"If Beverly Johnson isn't the final nail in Bill Cosby's coffin, what will be?" tweets Huffington Post's Lauren Duca, after the pioneering black supermodel confessed to Vanity Fair, "Bill Cosby drugged me. This is my story" (a story that's garnered a staggering 50,000+ shares). So why is this confessional any different from the ones previous? NPR's Scott Simon assesses, "Bill Cosby charge from @BeverlyJohnson1 especially damaging. She is as historic a figure as he is." At Guardian US, Ana Marie Cox puts it another way: "Beverly Johnson is a motherf**king superhero."
In big ethical no-nos, the leaked Sony emails have now just revealed Maureen Dowd promised to show Sony exec's husband her column before publication (1,252 shares). "Reminder: access journalism where journos clubby w/ with sources is often at direct odds with journalistic ethics," points out Heidi Moore with Guardian US. "Sony hack is privacy Armageddon," declares Kashmir Hill at Fusion.
In a very different reveal, the man behind top Islamic State Twitter account is now unmasked (9,432 shares). "Good work unmasking keyboard jihadist encouraging others to fight in Syria while staying in cushy job in India," praises Rob Winder with ITV News.
In other developing scandals, here's The New Yorker's Amy Davidson on what Rolling Stone did to "Cindy." (900+ shares). "Rolling Stone also turned Jackie's friend into a rape tolerating slut," Daily Beast's Justin Miller breaks it down. Meanwhile, Leah Finnegan explores the necessary cruelty of facts, in which "former fact-checker @leahfinnegan on the RS UVa story, holocauster hoaxers, and the necessary cruelty of facts," elaborates Max Read at Gawker.

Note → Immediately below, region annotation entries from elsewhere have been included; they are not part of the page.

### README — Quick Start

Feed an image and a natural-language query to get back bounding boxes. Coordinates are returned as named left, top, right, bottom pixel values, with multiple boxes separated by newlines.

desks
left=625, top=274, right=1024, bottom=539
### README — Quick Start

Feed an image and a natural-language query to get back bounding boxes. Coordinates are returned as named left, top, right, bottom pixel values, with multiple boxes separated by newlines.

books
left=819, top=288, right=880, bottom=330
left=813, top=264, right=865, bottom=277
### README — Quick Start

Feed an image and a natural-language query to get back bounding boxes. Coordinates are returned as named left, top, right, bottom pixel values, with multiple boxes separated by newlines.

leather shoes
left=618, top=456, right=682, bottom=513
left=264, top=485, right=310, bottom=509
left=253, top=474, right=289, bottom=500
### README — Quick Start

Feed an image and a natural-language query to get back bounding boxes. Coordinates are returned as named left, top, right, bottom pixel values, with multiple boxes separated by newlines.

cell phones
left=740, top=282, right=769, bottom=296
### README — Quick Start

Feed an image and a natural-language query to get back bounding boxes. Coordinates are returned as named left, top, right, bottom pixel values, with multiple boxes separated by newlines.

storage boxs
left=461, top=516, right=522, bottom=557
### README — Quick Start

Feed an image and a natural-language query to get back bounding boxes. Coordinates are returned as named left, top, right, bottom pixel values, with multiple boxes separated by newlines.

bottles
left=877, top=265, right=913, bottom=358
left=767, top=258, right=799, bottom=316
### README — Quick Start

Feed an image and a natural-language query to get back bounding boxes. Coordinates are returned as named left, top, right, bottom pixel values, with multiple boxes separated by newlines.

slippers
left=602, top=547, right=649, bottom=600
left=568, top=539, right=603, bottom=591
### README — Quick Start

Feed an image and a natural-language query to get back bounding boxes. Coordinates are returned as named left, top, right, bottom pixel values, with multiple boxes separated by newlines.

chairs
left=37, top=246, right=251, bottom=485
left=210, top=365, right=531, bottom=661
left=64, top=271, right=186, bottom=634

Speaking of ethics: adding fuel to this wacky fire, Boston.com deputy editor Hilary Sargent is now herself under fire after crafting some Zazzle t-shirts mocking Harvard professor Ben Edelman (they've since been deleted). Although Curbed's Tom Acitelli wasn't impressed: "Newsflash! Editor of irreverent website designs irreverent t-shirt!" Unfortunately, the T-shirt idea also came on the heels of another weird ethical turn on Wednesday. Lowell Sun's Jennifer Paluzzi reacts, "Ethics lesson for next semester: Check!"